Pfarrer Mörike

Auf eine Christblume
Auf eine Christblume
I
Tochter des Walds, du Lilienverwandte,
So lang von mir gesuchte, unbekannte,
Im fremden Kirchhof, öd’ und winterlich,
Zum erstenmal, o schöne, find’ ich dich!
Von welcher Hand gepflegt du hier erblühtest,
Ich weiß es nicht, noch Wessen Grab du hütest;
Ist es ein Jüngling, so geschah ihm Heil,
Ist’s eine Jungfrau, lieblich fiel ihr Theil.
Im nächt’gen Hain, von Schneelicht überbreitet,
Wo fromm das Reh an dir vorüber weidet,
Bei der Kapelle, am krystall’nen Teich,
Dort sucht ich deiner Heimath Zauberreich.

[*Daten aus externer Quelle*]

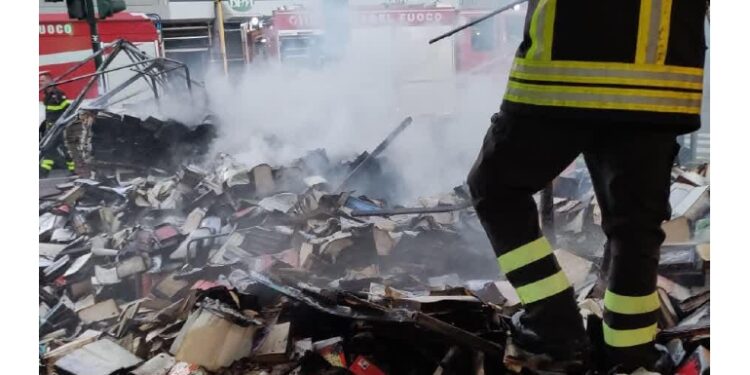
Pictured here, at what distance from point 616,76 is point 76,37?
1.80 meters

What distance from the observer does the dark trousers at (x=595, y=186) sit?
4.61 ft

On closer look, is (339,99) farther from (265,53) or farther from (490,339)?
(490,339)

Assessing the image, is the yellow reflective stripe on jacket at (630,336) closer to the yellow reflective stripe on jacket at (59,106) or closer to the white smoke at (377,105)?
the white smoke at (377,105)

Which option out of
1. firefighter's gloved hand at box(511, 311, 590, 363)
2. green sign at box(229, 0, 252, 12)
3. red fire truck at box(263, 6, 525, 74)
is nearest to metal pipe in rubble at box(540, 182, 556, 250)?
red fire truck at box(263, 6, 525, 74)

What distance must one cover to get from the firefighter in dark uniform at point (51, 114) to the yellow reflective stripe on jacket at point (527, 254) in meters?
1.59

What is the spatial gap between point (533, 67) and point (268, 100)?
1.59m

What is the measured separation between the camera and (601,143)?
1440mm

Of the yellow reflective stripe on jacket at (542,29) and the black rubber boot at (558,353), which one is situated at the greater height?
A: the yellow reflective stripe on jacket at (542,29)

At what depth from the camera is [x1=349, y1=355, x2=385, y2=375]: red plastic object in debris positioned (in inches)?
69.8

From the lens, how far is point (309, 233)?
2879mm

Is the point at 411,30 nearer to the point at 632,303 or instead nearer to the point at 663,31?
the point at 663,31

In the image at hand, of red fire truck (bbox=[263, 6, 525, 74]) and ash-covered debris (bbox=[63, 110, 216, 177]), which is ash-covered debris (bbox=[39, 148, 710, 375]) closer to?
ash-covered debris (bbox=[63, 110, 216, 177])

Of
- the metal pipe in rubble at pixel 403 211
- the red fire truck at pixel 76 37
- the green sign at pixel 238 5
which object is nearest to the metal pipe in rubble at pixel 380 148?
the metal pipe in rubble at pixel 403 211

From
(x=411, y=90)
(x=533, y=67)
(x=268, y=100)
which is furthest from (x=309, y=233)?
(x=533, y=67)
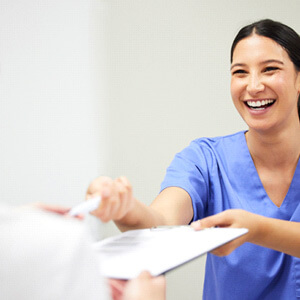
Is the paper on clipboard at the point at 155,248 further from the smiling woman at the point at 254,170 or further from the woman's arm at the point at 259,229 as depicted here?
the smiling woman at the point at 254,170

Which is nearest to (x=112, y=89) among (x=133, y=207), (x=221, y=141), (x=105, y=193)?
(x=221, y=141)

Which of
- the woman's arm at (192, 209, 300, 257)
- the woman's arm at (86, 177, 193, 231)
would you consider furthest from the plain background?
the woman's arm at (192, 209, 300, 257)

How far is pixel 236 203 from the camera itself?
0.97m

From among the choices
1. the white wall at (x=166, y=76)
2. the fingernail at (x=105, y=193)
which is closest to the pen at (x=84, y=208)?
the fingernail at (x=105, y=193)

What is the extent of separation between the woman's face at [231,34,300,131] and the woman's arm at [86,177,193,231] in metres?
0.27

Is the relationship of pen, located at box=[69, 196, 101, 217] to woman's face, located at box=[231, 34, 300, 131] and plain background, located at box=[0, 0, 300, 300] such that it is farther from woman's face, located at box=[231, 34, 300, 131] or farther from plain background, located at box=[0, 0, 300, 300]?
plain background, located at box=[0, 0, 300, 300]

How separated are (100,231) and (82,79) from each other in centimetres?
63

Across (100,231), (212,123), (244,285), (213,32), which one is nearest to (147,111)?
(212,123)

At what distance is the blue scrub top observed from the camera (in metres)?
0.91

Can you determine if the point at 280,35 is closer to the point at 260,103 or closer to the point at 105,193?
the point at 260,103

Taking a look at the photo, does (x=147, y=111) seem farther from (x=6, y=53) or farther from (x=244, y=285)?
(x=244, y=285)

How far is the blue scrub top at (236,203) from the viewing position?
0.91 meters

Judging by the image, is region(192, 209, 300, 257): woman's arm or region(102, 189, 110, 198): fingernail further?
region(192, 209, 300, 257): woman's arm

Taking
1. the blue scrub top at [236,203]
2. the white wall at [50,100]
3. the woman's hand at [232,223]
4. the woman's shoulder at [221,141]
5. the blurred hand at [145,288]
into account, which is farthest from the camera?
the white wall at [50,100]
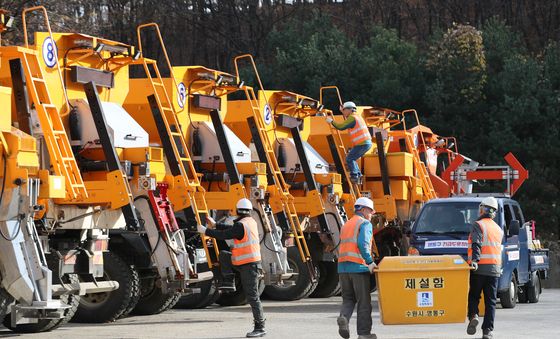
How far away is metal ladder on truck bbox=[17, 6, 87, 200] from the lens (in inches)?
492

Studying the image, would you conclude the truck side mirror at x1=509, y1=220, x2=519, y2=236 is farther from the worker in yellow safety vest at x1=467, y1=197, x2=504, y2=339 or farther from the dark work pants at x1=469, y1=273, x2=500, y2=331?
the dark work pants at x1=469, y1=273, x2=500, y2=331

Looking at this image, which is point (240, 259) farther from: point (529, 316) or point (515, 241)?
point (515, 241)

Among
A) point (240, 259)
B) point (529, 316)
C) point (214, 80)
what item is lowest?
point (529, 316)

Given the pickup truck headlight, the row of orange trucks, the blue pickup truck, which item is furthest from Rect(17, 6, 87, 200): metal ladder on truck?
the blue pickup truck

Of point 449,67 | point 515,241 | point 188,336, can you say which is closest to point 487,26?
point 449,67

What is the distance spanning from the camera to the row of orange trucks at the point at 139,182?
11.8m

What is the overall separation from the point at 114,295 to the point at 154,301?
127cm

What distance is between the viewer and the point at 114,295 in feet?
47.7

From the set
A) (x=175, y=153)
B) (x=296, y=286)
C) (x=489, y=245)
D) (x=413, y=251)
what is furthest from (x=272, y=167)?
(x=489, y=245)

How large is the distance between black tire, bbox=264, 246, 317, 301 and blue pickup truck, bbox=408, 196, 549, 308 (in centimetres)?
203

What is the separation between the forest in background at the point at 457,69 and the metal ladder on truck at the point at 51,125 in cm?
1157

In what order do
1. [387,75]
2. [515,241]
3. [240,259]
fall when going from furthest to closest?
[387,75] < [515,241] < [240,259]

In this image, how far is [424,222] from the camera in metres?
18.0

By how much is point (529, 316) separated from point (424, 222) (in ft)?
7.77
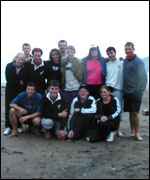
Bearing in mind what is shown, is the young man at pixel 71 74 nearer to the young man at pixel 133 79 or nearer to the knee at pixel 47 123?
the knee at pixel 47 123

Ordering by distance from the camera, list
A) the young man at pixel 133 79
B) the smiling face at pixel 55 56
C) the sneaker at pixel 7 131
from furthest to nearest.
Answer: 1. the sneaker at pixel 7 131
2. the smiling face at pixel 55 56
3. the young man at pixel 133 79

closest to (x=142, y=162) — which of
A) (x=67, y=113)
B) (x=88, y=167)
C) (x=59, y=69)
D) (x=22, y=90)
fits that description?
(x=88, y=167)

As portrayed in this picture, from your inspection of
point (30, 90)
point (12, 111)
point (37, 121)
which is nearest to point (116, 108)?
point (37, 121)

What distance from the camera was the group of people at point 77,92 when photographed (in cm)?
462

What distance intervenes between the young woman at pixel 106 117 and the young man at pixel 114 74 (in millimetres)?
138

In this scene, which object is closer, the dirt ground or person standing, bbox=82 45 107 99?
the dirt ground

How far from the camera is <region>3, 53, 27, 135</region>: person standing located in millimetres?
4891

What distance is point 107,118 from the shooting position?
4.59 m

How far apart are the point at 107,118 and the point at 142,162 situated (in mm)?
1211

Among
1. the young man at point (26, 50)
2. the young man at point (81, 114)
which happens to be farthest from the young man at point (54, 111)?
the young man at point (26, 50)

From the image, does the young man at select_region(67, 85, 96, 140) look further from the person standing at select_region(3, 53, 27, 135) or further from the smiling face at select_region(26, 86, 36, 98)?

Schön bist du, Kind des Mondes, nicht der Sonne;
Dir wäre tödtlich andrer Blumen Wonne,
Dich nährt, den keuschen Leib voll Reif und Duft,
Himmlischer Kälte balsamsüße Luft.
In deines Busens goldner Fülle gründet
Ein Wohlgeruch, der sich nur kaum verkündet;
So duftete, berührt von Engelshand,
Der benedeiten Mutter Brautgewand.
Dich würden, mahnend an das heil’ge Leiden,;
Fünf Purpurtropfen schön und einzig kleiden:
Doch kindlich zierst du, um die Weihnachtzeit,
Lichtgrün mit einem Hauch dein weißes Kleid.
Der Elfe, der in mitternächt’ger Stunde
Zum Tanze geht im lichterhellen Grunde,
Vor deiner mystischen Glorie steht er scheu
Neugierig still von fern und huscht vorbei.
II
Im Winterboden schläft, ein Blumenkeim,
Der Schmetterling, der einst um Busch und Hügel
In Frühlingsnächten wiegt den sammt’nen Flügel;
Nie soll er kosten deinen Honigseim.
Wer aber weiß, ob nicht sein zarter Geist,
Wenn jede Zier des Sommers hingesunken,
Dereinst, von deinem leisen Dufte trunken,
Mir unsichtbar, dich blühende umkreist?